CountVectorsFeaturizer Objects

class CountVectorsFeaturizer(SparseFeaturizer)

Creates a sequence of token counts features based on sklearn's CountVectorizer.

All tokens which consist only of digits (e.g. 123 and 99 but not ab12d) will be represented by a single feature.
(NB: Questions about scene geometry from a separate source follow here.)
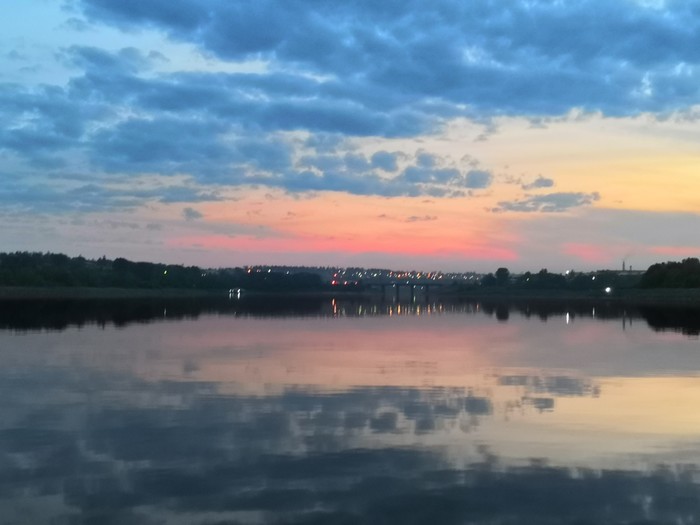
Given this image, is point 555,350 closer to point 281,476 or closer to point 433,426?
point 433,426

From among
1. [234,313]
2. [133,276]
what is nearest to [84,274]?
[133,276]

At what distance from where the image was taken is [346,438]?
15.6m

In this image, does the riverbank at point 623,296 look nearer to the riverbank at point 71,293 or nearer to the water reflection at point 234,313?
the water reflection at point 234,313

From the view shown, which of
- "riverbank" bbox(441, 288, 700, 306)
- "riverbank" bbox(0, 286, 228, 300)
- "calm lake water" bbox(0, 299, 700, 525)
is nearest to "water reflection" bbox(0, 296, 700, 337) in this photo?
"calm lake water" bbox(0, 299, 700, 525)

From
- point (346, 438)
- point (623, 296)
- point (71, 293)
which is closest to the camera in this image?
point (346, 438)

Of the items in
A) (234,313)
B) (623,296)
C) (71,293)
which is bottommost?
(234,313)

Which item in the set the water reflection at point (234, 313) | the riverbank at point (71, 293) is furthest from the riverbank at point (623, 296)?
the riverbank at point (71, 293)

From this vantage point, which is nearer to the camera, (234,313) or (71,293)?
(234,313)

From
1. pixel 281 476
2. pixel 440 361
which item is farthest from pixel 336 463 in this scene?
pixel 440 361

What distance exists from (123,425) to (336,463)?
5.23 metres

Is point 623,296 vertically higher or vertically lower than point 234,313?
higher

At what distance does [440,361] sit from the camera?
1174 inches

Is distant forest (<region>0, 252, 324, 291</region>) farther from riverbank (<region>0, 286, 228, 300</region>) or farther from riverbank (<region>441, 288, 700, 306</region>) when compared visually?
riverbank (<region>441, 288, 700, 306</region>)

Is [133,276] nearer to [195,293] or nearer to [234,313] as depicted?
[195,293]
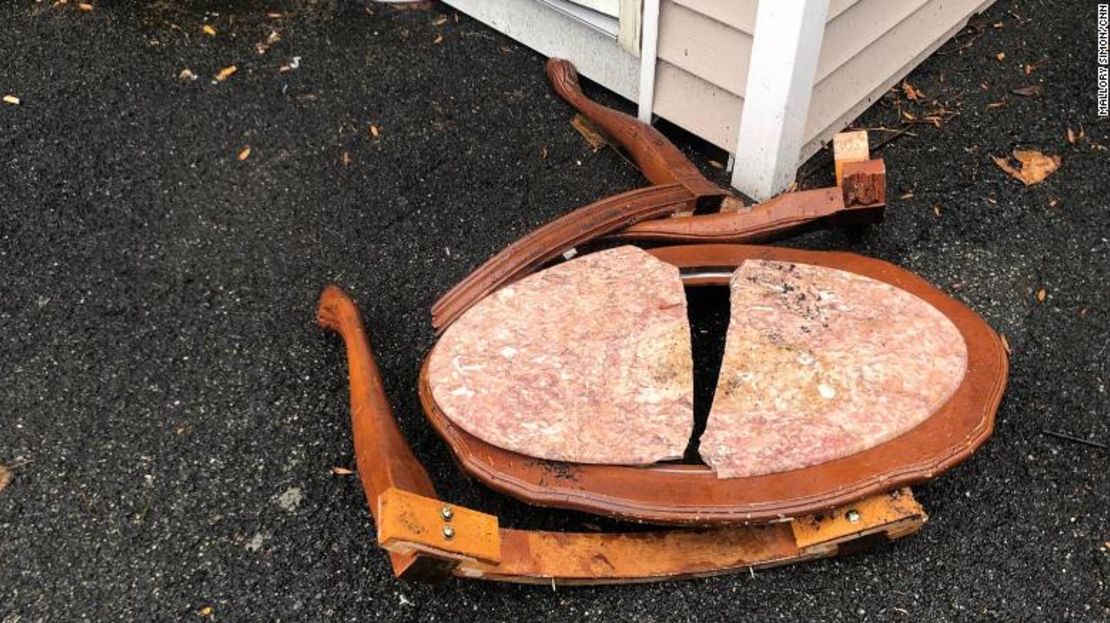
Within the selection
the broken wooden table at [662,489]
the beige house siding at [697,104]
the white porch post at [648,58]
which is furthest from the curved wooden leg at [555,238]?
the white porch post at [648,58]

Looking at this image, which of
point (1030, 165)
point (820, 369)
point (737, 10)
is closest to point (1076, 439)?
point (820, 369)

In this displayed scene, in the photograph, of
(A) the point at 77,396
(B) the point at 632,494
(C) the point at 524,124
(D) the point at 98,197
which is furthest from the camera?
(C) the point at 524,124

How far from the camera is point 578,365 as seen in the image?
1.81m

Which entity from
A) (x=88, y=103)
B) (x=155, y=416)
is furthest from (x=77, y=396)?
(x=88, y=103)

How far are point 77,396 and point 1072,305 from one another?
2435mm

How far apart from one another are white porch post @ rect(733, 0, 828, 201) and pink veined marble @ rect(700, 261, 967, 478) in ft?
1.77

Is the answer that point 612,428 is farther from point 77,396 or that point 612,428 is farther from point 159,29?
point 159,29

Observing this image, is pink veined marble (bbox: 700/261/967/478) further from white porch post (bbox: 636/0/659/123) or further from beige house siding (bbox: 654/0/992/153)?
white porch post (bbox: 636/0/659/123)

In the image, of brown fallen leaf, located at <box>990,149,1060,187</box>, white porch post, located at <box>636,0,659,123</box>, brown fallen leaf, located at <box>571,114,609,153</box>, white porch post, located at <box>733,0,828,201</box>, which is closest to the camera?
white porch post, located at <box>733,0,828,201</box>

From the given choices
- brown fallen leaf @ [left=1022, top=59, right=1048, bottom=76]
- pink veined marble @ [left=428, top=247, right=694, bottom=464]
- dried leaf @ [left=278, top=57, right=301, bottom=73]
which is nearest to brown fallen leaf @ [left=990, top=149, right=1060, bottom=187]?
brown fallen leaf @ [left=1022, top=59, right=1048, bottom=76]

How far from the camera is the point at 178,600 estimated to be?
1847 mm

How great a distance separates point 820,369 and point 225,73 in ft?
6.96

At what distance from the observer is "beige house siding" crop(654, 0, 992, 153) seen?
91.0 inches

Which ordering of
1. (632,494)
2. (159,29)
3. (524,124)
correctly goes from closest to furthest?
Answer: (632,494), (524,124), (159,29)
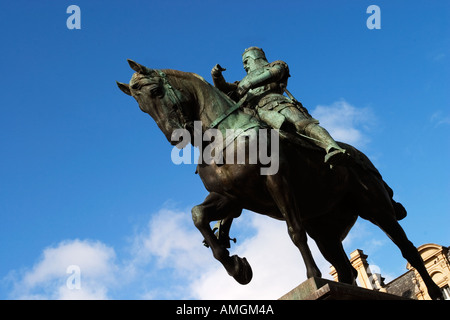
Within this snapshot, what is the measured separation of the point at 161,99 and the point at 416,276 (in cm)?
2263

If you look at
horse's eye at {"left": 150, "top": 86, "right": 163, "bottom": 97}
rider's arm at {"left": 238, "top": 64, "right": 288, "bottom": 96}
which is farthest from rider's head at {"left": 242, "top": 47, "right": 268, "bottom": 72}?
horse's eye at {"left": 150, "top": 86, "right": 163, "bottom": 97}

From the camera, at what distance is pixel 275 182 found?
20.8 feet

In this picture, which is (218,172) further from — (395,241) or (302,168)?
(395,241)

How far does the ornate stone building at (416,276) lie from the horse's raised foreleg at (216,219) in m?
19.3

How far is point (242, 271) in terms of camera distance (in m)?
6.45

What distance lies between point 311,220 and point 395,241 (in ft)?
4.08

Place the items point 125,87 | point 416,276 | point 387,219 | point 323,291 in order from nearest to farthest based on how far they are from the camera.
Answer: point 323,291 → point 125,87 → point 387,219 → point 416,276

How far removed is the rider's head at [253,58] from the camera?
8312 millimetres

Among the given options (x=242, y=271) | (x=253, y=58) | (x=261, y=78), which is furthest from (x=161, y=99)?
(x=242, y=271)

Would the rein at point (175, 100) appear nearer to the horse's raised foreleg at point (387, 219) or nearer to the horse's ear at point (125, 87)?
the horse's ear at point (125, 87)

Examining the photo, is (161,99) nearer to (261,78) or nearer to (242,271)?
(261,78)

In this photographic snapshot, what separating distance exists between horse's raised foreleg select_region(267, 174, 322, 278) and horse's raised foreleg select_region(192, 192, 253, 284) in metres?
0.67

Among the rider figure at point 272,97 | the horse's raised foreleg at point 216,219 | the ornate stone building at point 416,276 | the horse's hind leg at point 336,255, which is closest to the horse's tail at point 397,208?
the horse's hind leg at point 336,255
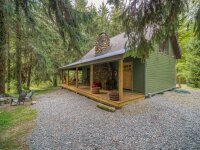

Set analyzer to 'char_wb' to use the idea of Subword Semantic Hashing from https://arxiv.org/abs/1810.07150.

__init__

| __init__(component_config: Optional[Dict[Text, Any]] = None, vectorizers: Optional[Dict[Text, "CountVectorizer"]] = None) -> None

Construct a new count vectorizer using the sklearn framework.

train

| train(training_data: TrainingData, cfg: Optional[RasaNLUModelConfig] = None, **kwargs: Any, ,) -> None

Train the featurizer.

Take parameters from config and construct a new count vectorizer using the sklearn framework.

process

| process(message: Message, **kwargs: Any) -> None

Process incoming message and compute and set features

persist

| persist(file_name: Text, model_dir: Text) -> Optional[Dict[Text, Any]]

Persist this model into the passed directory.

Returns the metadata necessary to load the model again.